UH Experts Available for Black History Month

Topics Range from Social Justice to Health Inequity

Today marks the beginning of Black History Month, and the University of Houston is making experts available to discuss topics ranging from social justice, health inequity to diversity in film. To speak with one of these faculty members below, please contact Sara Tubbs, sstubbs2@uh.edu.

Gerald Horne, Moores Chair in History and African American Studies, can address issues of race in a variety of relations involving labor, politics, civil rights and war. Professor Horne, an acclaimed historian, has authored more than two dozen books and 100 scholarly articles and reviews.

Tshepo Masango Chéry, assistant professor of history, is a South African scholar specializing in African history, with a focus on racial formation, radical politics and religious expression. She has written on a variety of issues that historicize African women leaders in independence, religious artistic production, queer identities and violence. Her historical research, writing, and teaching knits together forgotten dimensions of the past to make sense of the African present.

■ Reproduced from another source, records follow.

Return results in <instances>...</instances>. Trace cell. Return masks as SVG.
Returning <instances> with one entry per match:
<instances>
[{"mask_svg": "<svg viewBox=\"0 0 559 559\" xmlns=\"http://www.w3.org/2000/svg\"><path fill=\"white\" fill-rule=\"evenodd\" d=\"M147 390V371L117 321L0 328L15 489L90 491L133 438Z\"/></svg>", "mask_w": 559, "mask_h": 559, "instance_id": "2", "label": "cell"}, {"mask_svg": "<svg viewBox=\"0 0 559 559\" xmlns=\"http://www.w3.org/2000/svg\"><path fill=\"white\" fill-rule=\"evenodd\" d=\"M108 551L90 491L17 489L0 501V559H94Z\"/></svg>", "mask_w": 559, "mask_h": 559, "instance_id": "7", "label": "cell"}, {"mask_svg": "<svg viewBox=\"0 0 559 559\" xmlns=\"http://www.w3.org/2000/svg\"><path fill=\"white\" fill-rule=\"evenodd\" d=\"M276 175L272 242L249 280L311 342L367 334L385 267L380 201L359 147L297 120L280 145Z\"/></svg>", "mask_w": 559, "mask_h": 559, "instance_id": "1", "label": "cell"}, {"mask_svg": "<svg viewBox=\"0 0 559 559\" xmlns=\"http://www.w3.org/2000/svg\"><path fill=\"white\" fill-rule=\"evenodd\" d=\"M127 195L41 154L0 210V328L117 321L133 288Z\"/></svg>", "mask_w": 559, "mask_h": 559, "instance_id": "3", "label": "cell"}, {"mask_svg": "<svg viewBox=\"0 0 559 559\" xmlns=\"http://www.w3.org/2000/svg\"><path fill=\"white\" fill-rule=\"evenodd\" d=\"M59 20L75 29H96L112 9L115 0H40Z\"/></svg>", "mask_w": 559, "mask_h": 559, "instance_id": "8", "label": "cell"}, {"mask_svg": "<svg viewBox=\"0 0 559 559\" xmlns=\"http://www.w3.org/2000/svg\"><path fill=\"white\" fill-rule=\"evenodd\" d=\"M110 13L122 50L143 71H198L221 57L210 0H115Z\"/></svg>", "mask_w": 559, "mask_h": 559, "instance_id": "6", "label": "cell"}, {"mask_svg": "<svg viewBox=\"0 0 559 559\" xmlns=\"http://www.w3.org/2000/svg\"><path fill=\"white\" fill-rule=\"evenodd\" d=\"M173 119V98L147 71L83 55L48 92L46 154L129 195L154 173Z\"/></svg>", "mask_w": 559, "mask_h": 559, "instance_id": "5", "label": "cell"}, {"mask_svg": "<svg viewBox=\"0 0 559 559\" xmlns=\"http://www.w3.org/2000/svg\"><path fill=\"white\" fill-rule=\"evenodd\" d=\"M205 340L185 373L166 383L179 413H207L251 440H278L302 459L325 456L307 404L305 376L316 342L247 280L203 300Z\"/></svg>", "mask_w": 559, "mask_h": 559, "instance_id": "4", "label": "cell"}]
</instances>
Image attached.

Chéry is also able to speak to issues related to race, gender, and class with an emphasis on international policy. 

Rheeda Walker is professor of psychology and director of the Culture, Risk and Resilience Lab. As author of the bestselling “The Unapologetic Guide to Black Mental Health,” Walker is one of the leading researchers in the U.S. specializing in culture, race, mental health and suicide. She is regularly featured on national programs including NBC’s TODAY Show, ABC’s Good Morning America and quoted in the Washington Post, Los Angeles Times, Ebony, The Conversation and more.

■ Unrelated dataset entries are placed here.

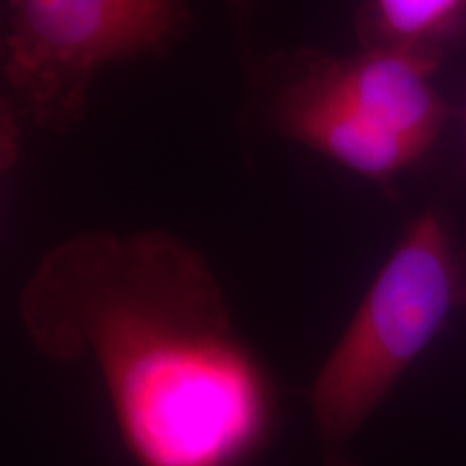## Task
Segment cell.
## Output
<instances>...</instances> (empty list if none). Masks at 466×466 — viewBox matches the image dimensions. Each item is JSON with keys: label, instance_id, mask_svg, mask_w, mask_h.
Listing matches in <instances>:
<instances>
[{"label": "cell", "instance_id": "obj_1", "mask_svg": "<svg viewBox=\"0 0 466 466\" xmlns=\"http://www.w3.org/2000/svg\"><path fill=\"white\" fill-rule=\"evenodd\" d=\"M33 346L86 360L137 466H247L277 425V391L212 268L168 231H85L20 296Z\"/></svg>", "mask_w": 466, "mask_h": 466}, {"label": "cell", "instance_id": "obj_2", "mask_svg": "<svg viewBox=\"0 0 466 466\" xmlns=\"http://www.w3.org/2000/svg\"><path fill=\"white\" fill-rule=\"evenodd\" d=\"M464 307L466 240L445 214L428 209L401 233L311 384L330 466Z\"/></svg>", "mask_w": 466, "mask_h": 466}, {"label": "cell", "instance_id": "obj_3", "mask_svg": "<svg viewBox=\"0 0 466 466\" xmlns=\"http://www.w3.org/2000/svg\"><path fill=\"white\" fill-rule=\"evenodd\" d=\"M190 26L186 0H9L5 74L33 124L61 130L97 72L167 55Z\"/></svg>", "mask_w": 466, "mask_h": 466}, {"label": "cell", "instance_id": "obj_4", "mask_svg": "<svg viewBox=\"0 0 466 466\" xmlns=\"http://www.w3.org/2000/svg\"><path fill=\"white\" fill-rule=\"evenodd\" d=\"M275 127L302 147L354 175L387 184L421 158L400 138L367 121L337 91L319 52H299L281 63L279 83L268 89Z\"/></svg>", "mask_w": 466, "mask_h": 466}, {"label": "cell", "instance_id": "obj_5", "mask_svg": "<svg viewBox=\"0 0 466 466\" xmlns=\"http://www.w3.org/2000/svg\"><path fill=\"white\" fill-rule=\"evenodd\" d=\"M330 83L367 121L419 156L432 149L450 119L434 85L436 63L395 48H360L350 56L322 55Z\"/></svg>", "mask_w": 466, "mask_h": 466}, {"label": "cell", "instance_id": "obj_6", "mask_svg": "<svg viewBox=\"0 0 466 466\" xmlns=\"http://www.w3.org/2000/svg\"><path fill=\"white\" fill-rule=\"evenodd\" d=\"M466 20V0H363L360 48H395L439 66L447 44Z\"/></svg>", "mask_w": 466, "mask_h": 466}, {"label": "cell", "instance_id": "obj_7", "mask_svg": "<svg viewBox=\"0 0 466 466\" xmlns=\"http://www.w3.org/2000/svg\"><path fill=\"white\" fill-rule=\"evenodd\" d=\"M15 151V130L11 126L9 115L0 106V168H5L14 158Z\"/></svg>", "mask_w": 466, "mask_h": 466}, {"label": "cell", "instance_id": "obj_8", "mask_svg": "<svg viewBox=\"0 0 466 466\" xmlns=\"http://www.w3.org/2000/svg\"><path fill=\"white\" fill-rule=\"evenodd\" d=\"M227 9H229L233 26H236L238 35L242 39H247L248 25H250V14H253V3L255 0H225Z\"/></svg>", "mask_w": 466, "mask_h": 466}, {"label": "cell", "instance_id": "obj_9", "mask_svg": "<svg viewBox=\"0 0 466 466\" xmlns=\"http://www.w3.org/2000/svg\"><path fill=\"white\" fill-rule=\"evenodd\" d=\"M5 61V35L0 33V63Z\"/></svg>", "mask_w": 466, "mask_h": 466}]
</instances>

Drs. Brian Reed and/or LeChauncy Woodard, professors at the UH College of Medicine, can discuss how Africans have been disproportionately impacted by COVID-19. African Americans are three times more likely to contract COVID-19 compared to whites, and twice as likely to die from the disease.

Ezemenari Obasi, associate dean of research in the College of Education and professor in the Department of Psychological, Health and Learning Sciences, who also helms the HEALTH (Helping Everyone Achieve a Lifetime of Health) Research Institute, is using a new $11.8 million award as a game changer for community health. With the grant from the National Institute on Minority Health and Health Disparities, the new HEALTH Center for Addictions Research and Cancer Prevention is focused on removing health disparities in Houston’s underserved communities.

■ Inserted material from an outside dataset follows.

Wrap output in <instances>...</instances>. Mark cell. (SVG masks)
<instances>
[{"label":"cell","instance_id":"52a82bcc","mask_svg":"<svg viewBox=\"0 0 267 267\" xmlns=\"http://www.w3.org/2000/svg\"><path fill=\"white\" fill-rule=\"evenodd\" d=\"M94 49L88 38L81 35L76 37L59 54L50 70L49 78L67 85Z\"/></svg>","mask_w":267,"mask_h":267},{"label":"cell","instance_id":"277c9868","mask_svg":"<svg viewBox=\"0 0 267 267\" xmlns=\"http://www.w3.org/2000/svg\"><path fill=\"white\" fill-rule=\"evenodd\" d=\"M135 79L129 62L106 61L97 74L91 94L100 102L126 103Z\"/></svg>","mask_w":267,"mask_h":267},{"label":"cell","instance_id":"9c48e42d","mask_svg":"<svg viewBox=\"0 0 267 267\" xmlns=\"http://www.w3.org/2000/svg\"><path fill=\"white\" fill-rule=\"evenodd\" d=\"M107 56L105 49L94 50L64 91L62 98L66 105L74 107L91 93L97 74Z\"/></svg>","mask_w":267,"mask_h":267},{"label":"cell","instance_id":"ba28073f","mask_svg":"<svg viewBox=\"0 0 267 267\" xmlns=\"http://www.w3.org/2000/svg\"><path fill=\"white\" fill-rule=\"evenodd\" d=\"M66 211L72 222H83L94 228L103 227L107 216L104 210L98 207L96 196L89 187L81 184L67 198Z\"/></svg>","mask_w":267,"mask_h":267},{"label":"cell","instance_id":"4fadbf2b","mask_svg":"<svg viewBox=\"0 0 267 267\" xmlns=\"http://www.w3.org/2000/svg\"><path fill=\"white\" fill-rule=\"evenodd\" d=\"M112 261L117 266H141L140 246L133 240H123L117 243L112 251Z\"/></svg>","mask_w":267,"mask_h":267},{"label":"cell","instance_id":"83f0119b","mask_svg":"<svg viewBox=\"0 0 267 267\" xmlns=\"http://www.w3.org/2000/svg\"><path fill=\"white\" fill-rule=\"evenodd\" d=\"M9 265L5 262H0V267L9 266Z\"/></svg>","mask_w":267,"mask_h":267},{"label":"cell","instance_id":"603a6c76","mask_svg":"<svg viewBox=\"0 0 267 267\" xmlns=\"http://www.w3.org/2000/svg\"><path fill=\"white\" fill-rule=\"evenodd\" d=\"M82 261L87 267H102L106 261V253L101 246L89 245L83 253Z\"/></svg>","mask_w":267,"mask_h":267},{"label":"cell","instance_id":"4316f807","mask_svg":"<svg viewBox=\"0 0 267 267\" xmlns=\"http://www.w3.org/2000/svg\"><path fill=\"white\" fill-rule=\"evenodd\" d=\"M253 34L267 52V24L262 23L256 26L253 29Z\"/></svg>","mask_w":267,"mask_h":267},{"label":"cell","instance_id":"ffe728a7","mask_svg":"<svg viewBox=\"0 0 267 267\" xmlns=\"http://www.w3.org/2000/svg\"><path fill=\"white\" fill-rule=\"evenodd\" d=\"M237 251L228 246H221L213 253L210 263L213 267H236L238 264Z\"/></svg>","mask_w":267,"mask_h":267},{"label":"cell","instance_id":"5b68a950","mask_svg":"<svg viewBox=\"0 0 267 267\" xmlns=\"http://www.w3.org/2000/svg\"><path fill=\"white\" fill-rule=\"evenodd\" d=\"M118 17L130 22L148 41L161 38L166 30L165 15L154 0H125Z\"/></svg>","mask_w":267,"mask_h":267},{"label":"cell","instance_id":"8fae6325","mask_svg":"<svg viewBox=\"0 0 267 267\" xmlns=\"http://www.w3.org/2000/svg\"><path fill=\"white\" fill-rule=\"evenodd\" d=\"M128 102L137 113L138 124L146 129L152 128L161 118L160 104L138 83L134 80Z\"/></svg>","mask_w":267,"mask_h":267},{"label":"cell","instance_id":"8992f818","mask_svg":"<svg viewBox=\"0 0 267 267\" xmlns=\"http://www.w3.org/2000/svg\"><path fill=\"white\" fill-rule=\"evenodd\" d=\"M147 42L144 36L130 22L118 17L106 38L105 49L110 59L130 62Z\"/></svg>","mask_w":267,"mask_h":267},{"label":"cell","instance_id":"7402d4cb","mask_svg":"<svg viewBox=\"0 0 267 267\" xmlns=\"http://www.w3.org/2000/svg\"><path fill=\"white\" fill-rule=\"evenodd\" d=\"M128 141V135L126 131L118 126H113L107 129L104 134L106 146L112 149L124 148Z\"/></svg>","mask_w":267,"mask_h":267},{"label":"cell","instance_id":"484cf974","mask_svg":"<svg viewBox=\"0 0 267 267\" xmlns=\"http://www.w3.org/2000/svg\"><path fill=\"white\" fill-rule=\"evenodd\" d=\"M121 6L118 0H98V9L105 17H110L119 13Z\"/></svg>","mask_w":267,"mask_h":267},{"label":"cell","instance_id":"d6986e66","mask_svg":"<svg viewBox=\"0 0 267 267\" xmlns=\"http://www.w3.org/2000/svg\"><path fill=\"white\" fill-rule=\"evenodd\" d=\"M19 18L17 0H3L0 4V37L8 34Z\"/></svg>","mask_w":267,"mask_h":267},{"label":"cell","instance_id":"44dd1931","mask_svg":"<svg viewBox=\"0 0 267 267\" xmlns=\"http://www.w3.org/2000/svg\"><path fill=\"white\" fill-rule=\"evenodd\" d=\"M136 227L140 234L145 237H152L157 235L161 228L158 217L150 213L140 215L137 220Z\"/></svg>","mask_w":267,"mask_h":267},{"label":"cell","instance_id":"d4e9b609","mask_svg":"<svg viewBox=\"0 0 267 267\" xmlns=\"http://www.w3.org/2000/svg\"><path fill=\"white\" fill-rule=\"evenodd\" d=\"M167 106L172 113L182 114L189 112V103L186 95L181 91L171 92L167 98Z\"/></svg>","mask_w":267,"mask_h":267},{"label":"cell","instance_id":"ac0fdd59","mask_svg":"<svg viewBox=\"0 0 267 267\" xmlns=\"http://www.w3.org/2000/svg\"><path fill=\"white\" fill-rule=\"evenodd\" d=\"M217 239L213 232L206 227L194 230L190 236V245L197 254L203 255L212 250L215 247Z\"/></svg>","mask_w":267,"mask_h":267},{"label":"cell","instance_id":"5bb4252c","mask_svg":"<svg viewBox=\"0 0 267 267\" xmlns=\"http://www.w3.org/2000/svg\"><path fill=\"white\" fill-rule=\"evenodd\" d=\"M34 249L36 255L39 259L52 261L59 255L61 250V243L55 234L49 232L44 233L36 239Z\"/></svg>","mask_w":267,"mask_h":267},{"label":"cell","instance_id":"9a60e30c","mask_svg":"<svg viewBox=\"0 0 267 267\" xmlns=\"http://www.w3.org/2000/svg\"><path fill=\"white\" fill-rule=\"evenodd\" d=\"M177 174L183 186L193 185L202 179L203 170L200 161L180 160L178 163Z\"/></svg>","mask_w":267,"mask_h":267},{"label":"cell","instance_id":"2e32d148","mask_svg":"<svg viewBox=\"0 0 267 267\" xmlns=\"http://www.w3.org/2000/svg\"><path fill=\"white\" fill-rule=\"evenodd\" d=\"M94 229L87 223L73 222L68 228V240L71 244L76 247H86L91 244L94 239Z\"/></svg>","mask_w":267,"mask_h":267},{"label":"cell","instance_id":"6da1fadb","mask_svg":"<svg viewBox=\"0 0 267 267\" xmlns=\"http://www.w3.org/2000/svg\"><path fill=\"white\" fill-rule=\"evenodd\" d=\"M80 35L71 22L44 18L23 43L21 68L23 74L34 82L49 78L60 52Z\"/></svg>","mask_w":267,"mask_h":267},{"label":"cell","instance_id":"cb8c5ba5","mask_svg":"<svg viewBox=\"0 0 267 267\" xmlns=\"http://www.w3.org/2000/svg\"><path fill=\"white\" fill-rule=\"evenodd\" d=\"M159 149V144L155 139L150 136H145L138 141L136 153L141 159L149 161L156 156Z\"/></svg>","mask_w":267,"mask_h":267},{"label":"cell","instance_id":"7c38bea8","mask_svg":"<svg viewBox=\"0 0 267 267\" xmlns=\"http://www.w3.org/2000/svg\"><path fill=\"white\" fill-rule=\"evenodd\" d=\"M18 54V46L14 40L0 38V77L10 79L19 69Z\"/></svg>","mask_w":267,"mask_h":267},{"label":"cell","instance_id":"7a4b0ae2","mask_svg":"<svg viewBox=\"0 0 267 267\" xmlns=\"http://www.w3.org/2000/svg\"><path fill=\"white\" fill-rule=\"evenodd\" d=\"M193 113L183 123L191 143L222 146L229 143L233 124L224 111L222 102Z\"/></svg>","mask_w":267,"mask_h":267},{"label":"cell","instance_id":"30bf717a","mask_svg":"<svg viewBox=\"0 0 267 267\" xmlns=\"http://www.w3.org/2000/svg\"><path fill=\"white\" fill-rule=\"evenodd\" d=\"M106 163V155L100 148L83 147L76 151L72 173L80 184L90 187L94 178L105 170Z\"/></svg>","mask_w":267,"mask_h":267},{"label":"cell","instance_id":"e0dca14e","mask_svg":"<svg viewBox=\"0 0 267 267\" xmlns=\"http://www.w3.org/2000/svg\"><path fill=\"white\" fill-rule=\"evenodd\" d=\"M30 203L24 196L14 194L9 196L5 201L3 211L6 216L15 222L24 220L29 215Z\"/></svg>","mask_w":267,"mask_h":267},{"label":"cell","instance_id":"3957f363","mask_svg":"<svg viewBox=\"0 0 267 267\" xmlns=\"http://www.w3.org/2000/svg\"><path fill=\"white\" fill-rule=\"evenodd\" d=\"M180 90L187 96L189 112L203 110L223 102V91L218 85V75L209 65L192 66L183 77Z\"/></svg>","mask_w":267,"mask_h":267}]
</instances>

McClain Sampson, associate professor of social work, leads the Healthy Start Initiative which provides community-based and family-centered services and health education to residents in the 10 Houston-area ZIP codes with the highest rates of death and complications surrounding birth. In some areas of Harris County, infant and maternal death rates are nearly five times the national average, with black women and their babies at the greatest risk.

Richard Mizelle, Jr, associate professor of history, can discuss the business of race and ethnicity in medicine and the unique ways science and technology have influenced American society. Mizelle notes that the history of medicine is a portal into contemporary questions of race, ethnicity, class, immigration, politics, exclusion, regionalism and access to services that are essential for understanding American history. 

Billy Hawkins is interim chair of the Department of Health and Human Performance who has written several publications that focus on black athletes, college sports and athlete activism.

Summer Harlow, associate professor of journalism in the Valenti School of Communication, can address the Black Lives Matter movement and recent protests (especially as related to news coverage of them and on social media); racism in the news media/social media; the impact and role of social media among marginalized groups and among activists; the AP stylebook’s decision to capitalize Black and use of the term “racism” and the media’s “racial reckoning.”

Greg Carter is a lecturer in the Valenti School of Communication, as well as a writer, director and producer. Carter teaches social aspects of film with a focus on activism. He can discuss how civil rights, race relations, diversity, financial inequity, mental health and family values have been portrayed and have evolved over the last century in film.